• **WRITTEN INSTRUCTION**
Reproduce only the records from the line containing "By looking at" through the end of the records, requests included. Shift every number in their answers, both the coordinates and the depth value, by -112.

(Questions about scene geometry)
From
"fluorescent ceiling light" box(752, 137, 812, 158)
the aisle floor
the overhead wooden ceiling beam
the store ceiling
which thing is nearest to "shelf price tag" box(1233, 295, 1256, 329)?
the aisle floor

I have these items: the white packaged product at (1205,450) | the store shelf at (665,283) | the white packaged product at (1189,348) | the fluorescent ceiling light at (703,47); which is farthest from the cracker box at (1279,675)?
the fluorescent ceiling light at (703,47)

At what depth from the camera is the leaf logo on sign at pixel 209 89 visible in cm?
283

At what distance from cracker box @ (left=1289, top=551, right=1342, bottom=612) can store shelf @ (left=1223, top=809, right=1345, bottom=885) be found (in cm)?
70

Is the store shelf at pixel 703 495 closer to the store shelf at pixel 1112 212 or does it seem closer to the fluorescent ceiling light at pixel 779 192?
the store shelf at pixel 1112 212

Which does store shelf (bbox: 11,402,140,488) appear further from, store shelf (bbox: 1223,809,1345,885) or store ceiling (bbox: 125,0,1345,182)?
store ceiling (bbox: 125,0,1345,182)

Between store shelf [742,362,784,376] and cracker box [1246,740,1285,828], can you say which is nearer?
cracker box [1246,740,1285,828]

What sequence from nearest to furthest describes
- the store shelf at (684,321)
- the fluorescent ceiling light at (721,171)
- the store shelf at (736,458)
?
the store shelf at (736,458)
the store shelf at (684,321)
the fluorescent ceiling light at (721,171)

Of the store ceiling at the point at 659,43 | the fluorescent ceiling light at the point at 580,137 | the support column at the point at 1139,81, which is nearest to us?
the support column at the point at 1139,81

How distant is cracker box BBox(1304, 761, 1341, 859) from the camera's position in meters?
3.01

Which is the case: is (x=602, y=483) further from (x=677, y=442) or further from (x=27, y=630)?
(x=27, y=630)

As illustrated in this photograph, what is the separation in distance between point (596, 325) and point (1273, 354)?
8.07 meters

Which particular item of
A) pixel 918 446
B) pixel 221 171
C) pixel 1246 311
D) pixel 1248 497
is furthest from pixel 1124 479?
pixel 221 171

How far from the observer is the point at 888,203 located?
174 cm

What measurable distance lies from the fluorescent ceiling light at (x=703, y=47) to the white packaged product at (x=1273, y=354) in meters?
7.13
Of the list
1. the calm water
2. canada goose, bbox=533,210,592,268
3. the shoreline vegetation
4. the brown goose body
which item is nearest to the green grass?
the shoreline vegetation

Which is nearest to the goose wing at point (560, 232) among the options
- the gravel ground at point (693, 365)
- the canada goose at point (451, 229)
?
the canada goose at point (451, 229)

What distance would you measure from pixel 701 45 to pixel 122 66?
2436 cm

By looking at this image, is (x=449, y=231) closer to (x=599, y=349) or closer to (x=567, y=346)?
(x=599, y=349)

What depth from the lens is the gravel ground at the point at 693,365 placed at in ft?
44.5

• **RESULT OF THE EXERCISE**
By looking at this image, is (x=449, y=231) closer to (x=599, y=349) or closer to (x=567, y=346)?
(x=487, y=237)

What depth from the lens is the gravel ground at the point at 693,365 placed at in ft?
-67.5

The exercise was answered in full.